Towards a distraught people that the internet’s most consulted website has declared ‘stateless’, our Government sure does know how to portray just how exceptionally compassionate and empathetic it is. I mean it, in all sarcasm. Moreover, one simply does not accuse the government, without supporting evidence. The Government of India is said to have told the Supreme Court, “We don’t want India to become the refugee capital of the world. People from every other country will flood in our country.” When thinking over such statements, is one to laugh at the sheer ridiculousness of it all or to cry out loud for all the lullabies of anguish the Rohingya sleep to every night, not sure if the dawn of the next day would even furnish a shelter for the following day.

Moving on, to absolve myself of the blasphemous blame of quoting out of context, allow me to define the context under which the above quoted statement was asserted. The Government was responding to a submission made by Rohingya refugees that the Border Security Force (BSF) was ‘pushing back’ their compatriots, fleeing persecution in native Myanmar, at the borders with chilli spray and stun grenades. May I, and countless others, beg pardon for expecting something of minimum humanitarian morality. It sure wouldn’t require being an Einstein figure to allow this fact to penetrate the human skull that once ousted, humiliated and subjugated to the point that one feels the need to go knocking on borders of lands never seen before, going back remains as good an option as self-immolation.
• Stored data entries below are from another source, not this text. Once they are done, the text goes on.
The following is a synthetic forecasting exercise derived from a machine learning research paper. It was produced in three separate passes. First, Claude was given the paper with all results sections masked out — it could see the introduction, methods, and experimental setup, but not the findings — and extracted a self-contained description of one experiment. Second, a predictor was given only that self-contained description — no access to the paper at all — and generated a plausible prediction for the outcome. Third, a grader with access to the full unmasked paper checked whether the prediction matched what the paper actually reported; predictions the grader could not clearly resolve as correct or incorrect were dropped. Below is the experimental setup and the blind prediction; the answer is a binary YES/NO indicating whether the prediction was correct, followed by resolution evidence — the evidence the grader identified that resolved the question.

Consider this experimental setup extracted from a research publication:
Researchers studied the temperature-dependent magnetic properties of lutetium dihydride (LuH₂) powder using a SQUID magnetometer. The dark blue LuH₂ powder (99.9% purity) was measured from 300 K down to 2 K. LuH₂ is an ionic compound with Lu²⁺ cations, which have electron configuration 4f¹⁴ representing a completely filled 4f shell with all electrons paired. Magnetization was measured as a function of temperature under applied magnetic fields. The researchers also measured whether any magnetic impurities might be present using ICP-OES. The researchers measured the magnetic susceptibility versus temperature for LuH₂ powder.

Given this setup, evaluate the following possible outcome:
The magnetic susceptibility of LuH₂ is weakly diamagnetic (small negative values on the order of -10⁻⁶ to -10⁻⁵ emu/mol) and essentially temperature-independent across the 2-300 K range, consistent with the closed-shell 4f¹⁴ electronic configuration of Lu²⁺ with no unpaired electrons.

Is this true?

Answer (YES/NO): NO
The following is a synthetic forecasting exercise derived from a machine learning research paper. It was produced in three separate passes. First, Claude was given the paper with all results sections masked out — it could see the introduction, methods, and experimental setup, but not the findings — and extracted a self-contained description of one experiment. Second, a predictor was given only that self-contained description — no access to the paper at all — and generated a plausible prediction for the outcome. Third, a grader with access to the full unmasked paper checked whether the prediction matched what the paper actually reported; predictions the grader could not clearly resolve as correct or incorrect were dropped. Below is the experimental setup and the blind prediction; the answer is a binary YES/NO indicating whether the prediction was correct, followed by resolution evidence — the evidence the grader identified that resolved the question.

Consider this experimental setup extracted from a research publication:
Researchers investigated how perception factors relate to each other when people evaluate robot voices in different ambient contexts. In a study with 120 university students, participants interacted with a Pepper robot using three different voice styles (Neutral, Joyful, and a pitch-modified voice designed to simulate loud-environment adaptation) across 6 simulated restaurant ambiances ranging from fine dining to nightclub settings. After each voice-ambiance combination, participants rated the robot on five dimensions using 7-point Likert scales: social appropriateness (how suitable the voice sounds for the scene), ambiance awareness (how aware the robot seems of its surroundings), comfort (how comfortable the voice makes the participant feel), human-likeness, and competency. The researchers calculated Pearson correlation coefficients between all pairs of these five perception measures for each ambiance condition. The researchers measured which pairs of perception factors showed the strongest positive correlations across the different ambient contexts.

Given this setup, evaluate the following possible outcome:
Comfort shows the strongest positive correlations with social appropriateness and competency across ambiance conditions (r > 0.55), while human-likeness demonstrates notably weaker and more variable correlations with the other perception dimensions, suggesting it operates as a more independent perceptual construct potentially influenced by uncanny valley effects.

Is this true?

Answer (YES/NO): NO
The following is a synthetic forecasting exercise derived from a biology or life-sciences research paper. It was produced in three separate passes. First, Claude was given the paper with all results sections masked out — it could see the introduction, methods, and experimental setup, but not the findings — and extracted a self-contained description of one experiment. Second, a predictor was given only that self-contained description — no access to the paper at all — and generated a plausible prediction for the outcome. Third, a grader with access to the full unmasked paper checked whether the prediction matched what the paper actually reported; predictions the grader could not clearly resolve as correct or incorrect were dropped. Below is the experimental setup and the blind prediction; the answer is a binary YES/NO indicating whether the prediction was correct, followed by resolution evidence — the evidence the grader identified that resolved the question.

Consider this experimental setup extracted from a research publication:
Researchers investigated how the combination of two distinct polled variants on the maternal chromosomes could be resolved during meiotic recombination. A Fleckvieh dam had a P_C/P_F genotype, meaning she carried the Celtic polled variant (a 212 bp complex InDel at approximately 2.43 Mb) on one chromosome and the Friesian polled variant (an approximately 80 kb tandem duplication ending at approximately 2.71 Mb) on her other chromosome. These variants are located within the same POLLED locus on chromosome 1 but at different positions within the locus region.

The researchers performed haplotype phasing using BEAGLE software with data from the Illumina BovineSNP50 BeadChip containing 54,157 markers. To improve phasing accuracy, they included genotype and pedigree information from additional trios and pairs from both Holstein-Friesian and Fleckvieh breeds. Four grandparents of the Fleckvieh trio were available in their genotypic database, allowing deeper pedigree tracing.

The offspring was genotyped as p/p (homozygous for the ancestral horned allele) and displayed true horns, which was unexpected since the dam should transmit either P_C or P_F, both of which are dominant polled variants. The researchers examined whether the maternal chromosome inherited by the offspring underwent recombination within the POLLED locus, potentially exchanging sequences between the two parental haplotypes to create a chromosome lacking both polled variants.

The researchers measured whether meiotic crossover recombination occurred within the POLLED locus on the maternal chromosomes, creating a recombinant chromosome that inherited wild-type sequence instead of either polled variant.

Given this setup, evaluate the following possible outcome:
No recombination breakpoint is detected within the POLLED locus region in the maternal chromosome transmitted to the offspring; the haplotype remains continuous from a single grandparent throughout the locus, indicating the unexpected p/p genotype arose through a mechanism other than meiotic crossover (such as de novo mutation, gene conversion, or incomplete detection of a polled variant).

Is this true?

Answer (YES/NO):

To rest it all, I can’t resist mentioning this little anecdote: This January, Prime Minister Narendra Modi had a rendezvous with Ma’am Aung San Suu Kyi, a Burmese diplomat. Among the issues discussed were bilateral and regional ties and defence. Was the issue of relocating the ailing and displaced Rohingya touched, even if tangentially? I hope you’re laughing as mirthlessly as I am right now! The United Nations had remarked, in September 2017, that the Rohingya situation of the Rakhine State could turn into a humanitarian catastrophe. How many more homeless children need to die of starvation and how many more Rohingya youths must go in vain till it sinks in that the remark made by the United Nations is now a reality? To each and every distraught Rohingya, their cries echo in all the four directions, as though each direction was responding. The truth remains unbroken to them, and they cling on to this frail hope for dear life.